Back when Sen. Lisa Murkowski was the presumed Republican Senate candidate in Alaska, nobody expected a Democrat to defeat her in the general election -- in fact, a spokesperson for the Democratic National Committee couldn't even remember the Democratic candidate's name in an interview Wednesday.

Now that Tea Party-backed insurgent Joe Miller appears to be on the verge of bringing down Murkowski, however, Democrats think they might have an opening.

The race is still considered a longshot for Democrats, to be sure. But the party was quick on Wednesday to begin depicting Miller as an extreme candidate unfit for the Senate. And Democratic candidate Scott McAdams, mayor of the small town of Sitka, has seized the surprise turn of events to cast himself as the candidate who can bring both fresh blood and experience to the job.

Miller, who has no experience in elected office, was able to put up a strong challenge against Murkowski -- an incumbent from a family well-known in Alaska politics -- with the support of the Tea Party and former Alaska Gov. Sarah Palin. While the Tea Party movement gave Miller a boost in the GOP primary, the Democratic Party is betting it could cost him in the general election.

In a release sent out Wednesday, the Democratic Senatorial Campaign Committee blasted Miller as a "dangerous enemy to middle-class Alaskans," criticizing him for his positions on Social Security and other government programs.

"Joe Miller seems more intent on imposing a strict social doctrine to please his out-of-state tea party backers but would leave the people of his state high and dry," the release said. "Alaskans deserve a senator who will stick up for them in the United States Senate." Special Report: Campaign 2010

If Murkowski loses to Miller, she will be the seventh "establishment" Senate candidate to fail to win the Republican nomination and the sixth to lose to a Tea Party candidate. Democrats are doing all they can to capitalize on that.

The Democratic National Committee on Wednesday released a memo characterizing the Alaska GOP primary as an example of the "ongoing fued" between the Tea Party movement and the Republican establishment.

Meanwhile, questions arose about whether the Democratic party was ready to get behind their candidate -- McAdams. As mentioned above, in an interview on Wednesday, DNC spokesperson Brad Woodhouse could not remember his name.

At a press conference that same day, McAdams dismissed speculation that the party may want to replace him with a more well-known candidate, the Alaska Dispatch reports.

During the press conference, McAdams also reportedly picked up on two themes popular with Tea Party voters -- an anti-incumbent attitude and fiscal responsibility.

"I'm the only candidate in this race who's ever balanced a budget," McAdams said, citing his eight years in public office, according to the Dispatch. "I'm the only candidate in this race who ever voted on a budget. I am by far the most experienced candidate in this race."

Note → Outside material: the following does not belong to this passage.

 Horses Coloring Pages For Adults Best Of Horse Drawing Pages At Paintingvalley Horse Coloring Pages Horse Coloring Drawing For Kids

Effectively dismissing any chance Murkowski may have of pulling off a victory, McAdams said Alaskans are "ready for change," according to the Dispatch -- but that doesn't mean they're ready for Joe Miller.

In their memo, the DNC argued that the bottom line is, "Democrats can win in Alaska." For proof, the party committee said, you need look no further than Democratic Sen. Mark Begich.

Begich's success doesn't necessarily prove McAdams can win, however. Begich in 2008 became the first Democrat to represent Alaska in the Senate in nearly 30 years when he defeated longtime Sen. Ted Stevens. His win, however, came a month after Stevens was convicted on seven felony charges.

And in addition to the fact that Alaska is a fairly unfavorable environment for Democrats, McAdams had less than $5,000 cash on hand to work with as of his most recent fundraising report.

This story was updated to reflect that six "establishment" Republican candidates have lost in the primaries -- not necessarily candidates backed by the National Republican Senatorial Committee.